>> Start

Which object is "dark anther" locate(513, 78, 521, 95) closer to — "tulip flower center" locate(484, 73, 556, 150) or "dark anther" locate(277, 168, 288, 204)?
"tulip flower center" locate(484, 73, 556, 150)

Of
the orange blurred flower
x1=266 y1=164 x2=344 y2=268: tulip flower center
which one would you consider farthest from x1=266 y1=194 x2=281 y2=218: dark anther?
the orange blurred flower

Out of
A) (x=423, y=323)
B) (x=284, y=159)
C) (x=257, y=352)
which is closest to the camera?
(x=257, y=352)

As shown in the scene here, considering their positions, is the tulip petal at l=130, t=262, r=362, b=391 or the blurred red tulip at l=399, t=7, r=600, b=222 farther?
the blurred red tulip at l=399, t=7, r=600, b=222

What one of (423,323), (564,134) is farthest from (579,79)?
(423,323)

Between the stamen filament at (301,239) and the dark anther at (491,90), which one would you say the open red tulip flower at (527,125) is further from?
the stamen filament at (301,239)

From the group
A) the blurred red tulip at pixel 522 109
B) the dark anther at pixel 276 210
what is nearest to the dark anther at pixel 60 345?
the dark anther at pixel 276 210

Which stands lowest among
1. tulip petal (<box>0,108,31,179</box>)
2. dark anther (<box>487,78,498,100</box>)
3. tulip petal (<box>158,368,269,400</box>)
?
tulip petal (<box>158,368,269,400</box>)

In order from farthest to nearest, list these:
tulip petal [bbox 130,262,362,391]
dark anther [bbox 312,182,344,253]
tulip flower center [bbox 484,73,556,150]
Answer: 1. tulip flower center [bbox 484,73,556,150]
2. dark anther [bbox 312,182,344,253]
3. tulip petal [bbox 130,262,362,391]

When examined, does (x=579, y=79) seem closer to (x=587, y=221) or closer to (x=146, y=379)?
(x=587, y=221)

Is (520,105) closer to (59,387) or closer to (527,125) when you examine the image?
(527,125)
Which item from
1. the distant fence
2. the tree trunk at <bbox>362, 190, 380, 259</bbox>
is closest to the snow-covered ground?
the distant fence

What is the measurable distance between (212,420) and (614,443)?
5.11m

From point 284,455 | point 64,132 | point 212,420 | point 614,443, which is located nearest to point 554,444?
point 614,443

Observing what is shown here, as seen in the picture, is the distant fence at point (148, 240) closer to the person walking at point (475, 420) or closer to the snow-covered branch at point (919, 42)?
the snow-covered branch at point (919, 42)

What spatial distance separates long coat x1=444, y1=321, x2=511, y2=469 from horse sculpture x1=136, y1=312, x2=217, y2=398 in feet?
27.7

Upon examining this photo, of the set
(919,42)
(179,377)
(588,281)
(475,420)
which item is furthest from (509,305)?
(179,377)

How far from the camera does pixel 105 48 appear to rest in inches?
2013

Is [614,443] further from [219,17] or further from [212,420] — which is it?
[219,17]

>> End

What is asked:
Please copy all of the items above word for word, keeping every line unchanged.

Reply to the task:
Which object is "dark anther" locate(513, 78, 521, 95) closer to — "tulip flower center" locate(484, 73, 556, 150) or "dark anther" locate(277, 168, 288, 204)?
"tulip flower center" locate(484, 73, 556, 150)

Of
the orange blurred flower
x1=266 y1=164 x2=344 y2=268: tulip flower center
which one would you consider farthest from x1=266 y1=194 x2=281 y2=218: dark anther?
the orange blurred flower

Out of
A) (x=423, y=323)
B) (x=284, y=159)
C) (x=257, y=352)
which is closest to the camera?
(x=257, y=352)

As shown in the scene here, considering their positions, is the tulip petal at l=130, t=262, r=362, b=391 or the blurred red tulip at l=399, t=7, r=600, b=222 farther?
the blurred red tulip at l=399, t=7, r=600, b=222

What one of (423,323), (564,134) is farthest from (579,79)?
(423,323)

Between the stamen filament at (301,239) and the dark anther at (491,90), which one would you say the open red tulip flower at (527,125) is further from?
the stamen filament at (301,239)

From the group
A) the blurred red tulip at pixel 522 109
B) the dark anther at pixel 276 210
what is nearest to the dark anther at pixel 60 345?
the dark anther at pixel 276 210

Which stands lowest among
1. tulip petal (<box>0,108,31,179</box>)
2. dark anther (<box>487,78,498,100</box>)
3. tulip petal (<box>158,368,269,400</box>)
?
tulip petal (<box>158,368,269,400</box>)

In order from farthest to nearest, list these:
tulip petal [bbox 130,262,362,391]
dark anther [bbox 312,182,344,253]
tulip flower center [bbox 484,73,556,150]
Answer: 1. tulip flower center [bbox 484,73,556,150]
2. dark anther [bbox 312,182,344,253]
3. tulip petal [bbox 130,262,362,391]

When examined, does (x=579, y=79) seem closer to (x=587, y=221) or closer to (x=146, y=379)?
(x=587, y=221)

Is (520,105) closer to (59,387) or closer to (527,125) when you examine the image?
(527,125)
Which item from
1. the distant fence
2. the tree trunk at <bbox>362, 190, 380, 259</bbox>
is closest to the snow-covered ground?
the distant fence

What is the measurable distance between (212,420) and (614,443)?
5.11m

From point 284,455 | point 64,132 | point 212,420 | point 614,443, which is located nearest to point 554,444?
point 614,443

Observing what is shown here, as seen in the picture, is the distant fence at point (148, 240) closer to the person walking at point (475, 420) or closer to the snow-covered branch at point (919, 42)?
the snow-covered branch at point (919, 42)

What spatial distance separates long coat x1=444, y1=321, x2=511, y2=469 from horse sculpture x1=136, y1=312, x2=217, y2=398 in feet?
27.7

Upon examining this photo, of the set
(919,42)
(179,377)
(588,281)
(475,420)
which item is furthest from (509,305)?
(179,377)

How far from the camera does pixel 105 48 appear to rest in inches?
2013

Is [614,443] further from [219,17] or further from [212,420] — which is it?
[219,17]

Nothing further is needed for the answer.